**To-do list**
A) From the passage about writing a letter, list the things the writer says came flashing through their mind.
B) Please extract the part of the passage about writing a letter starting with "When I stopped, I" and going on through "bit is private!)", copying it word for word.

**Passage to read**
-.-.-
In the early hours of yesterday morning I finally sat up in bed and prayed for help to find some peace in this. Almost instantly I had a thought:
Write a letter!
Write a letter? To who?
So I did! I wasn’t really sure what to write, so I just started with ‘I can’t stop thinking about you’ and then it all came pouring out! I told her how I felt, how sorry I was we hadn’t seen each other for a while, the snippets of conversations, holidays, memories that came flashing through my mind. I promised I would be so much better at keeping in touch with her husband and three children, especially her youngest…my godson. I told her she’d never be forgotten. I said I looked forward to seeing her on the other side. I said goodbye.
When I stopped, I felt like something had been released. Let go of.
But it wasn’t finished yet. Another thought came:
How would she respond?
What?! I don’t know….
Write it down!
Write it down!
So I gave it a go! As my pen hovered over the page, I imagined her in a place of love and light and peace. Then I just started writing and what came out was, simply put, absolutely beautiful and so full of the most amazing love. (That bit is private!)
Friends, may I ask that if you’re ever in a place of anguish and not being able to talk to someone, (even if they’re alive), please remember to write them a letter. They won’t be physically seeing it but I promise it’ll help you enormously. I also promise you won’t regret it.
-.-.-
**Information given**
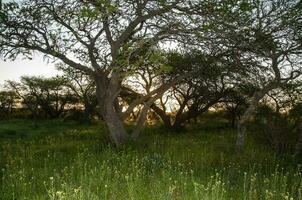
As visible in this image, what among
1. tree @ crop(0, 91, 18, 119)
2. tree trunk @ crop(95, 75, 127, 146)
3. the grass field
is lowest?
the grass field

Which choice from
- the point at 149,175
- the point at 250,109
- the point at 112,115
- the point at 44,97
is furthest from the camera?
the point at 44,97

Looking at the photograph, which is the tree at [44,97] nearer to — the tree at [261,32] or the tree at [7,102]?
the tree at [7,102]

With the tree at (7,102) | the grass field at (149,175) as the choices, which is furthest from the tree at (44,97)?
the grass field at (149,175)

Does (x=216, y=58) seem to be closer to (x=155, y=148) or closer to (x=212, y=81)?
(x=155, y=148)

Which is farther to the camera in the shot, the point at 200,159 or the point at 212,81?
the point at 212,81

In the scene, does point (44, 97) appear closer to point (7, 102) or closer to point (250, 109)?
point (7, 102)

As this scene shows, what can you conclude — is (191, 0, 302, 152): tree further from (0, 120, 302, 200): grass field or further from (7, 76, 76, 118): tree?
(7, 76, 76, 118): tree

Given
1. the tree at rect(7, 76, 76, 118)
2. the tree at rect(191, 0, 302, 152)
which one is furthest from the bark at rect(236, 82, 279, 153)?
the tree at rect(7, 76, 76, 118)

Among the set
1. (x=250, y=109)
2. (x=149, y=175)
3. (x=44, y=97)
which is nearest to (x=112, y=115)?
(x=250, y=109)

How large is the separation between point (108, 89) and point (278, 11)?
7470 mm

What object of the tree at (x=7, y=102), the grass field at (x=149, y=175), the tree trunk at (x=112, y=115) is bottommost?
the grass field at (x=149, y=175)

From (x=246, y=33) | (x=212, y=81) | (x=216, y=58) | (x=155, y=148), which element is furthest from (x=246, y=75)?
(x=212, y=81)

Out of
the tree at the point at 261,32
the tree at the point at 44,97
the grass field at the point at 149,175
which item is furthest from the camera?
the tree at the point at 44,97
-.-.-
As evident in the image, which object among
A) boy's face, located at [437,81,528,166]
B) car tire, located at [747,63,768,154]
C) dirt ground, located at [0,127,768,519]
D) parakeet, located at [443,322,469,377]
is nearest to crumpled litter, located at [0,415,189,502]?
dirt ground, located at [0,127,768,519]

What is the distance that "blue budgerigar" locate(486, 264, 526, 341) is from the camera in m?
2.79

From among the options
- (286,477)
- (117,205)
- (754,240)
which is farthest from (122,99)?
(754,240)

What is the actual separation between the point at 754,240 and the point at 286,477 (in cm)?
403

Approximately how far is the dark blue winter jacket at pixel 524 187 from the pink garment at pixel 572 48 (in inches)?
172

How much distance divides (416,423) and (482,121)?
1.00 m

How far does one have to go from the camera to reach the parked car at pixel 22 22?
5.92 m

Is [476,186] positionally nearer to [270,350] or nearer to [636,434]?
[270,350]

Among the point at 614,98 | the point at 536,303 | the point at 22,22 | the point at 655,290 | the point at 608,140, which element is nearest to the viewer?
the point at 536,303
-.-.-
**Answer list**
A) snippets of conversations, holidays, memories

B)
When I stopped, I felt like something had been released. Let go of.
But it wasn’t finished yet. Another thought came:
How would she respond?
What?! I don’t know….
Write it down!
Write it down!
So I gave it a go! As my pen hovered over the page, I imagined her in a place of love and light and peace. Then I just started writing and what came out was, simply put, absolutely beautiful and so full of the most amazing love. (That bit is private!)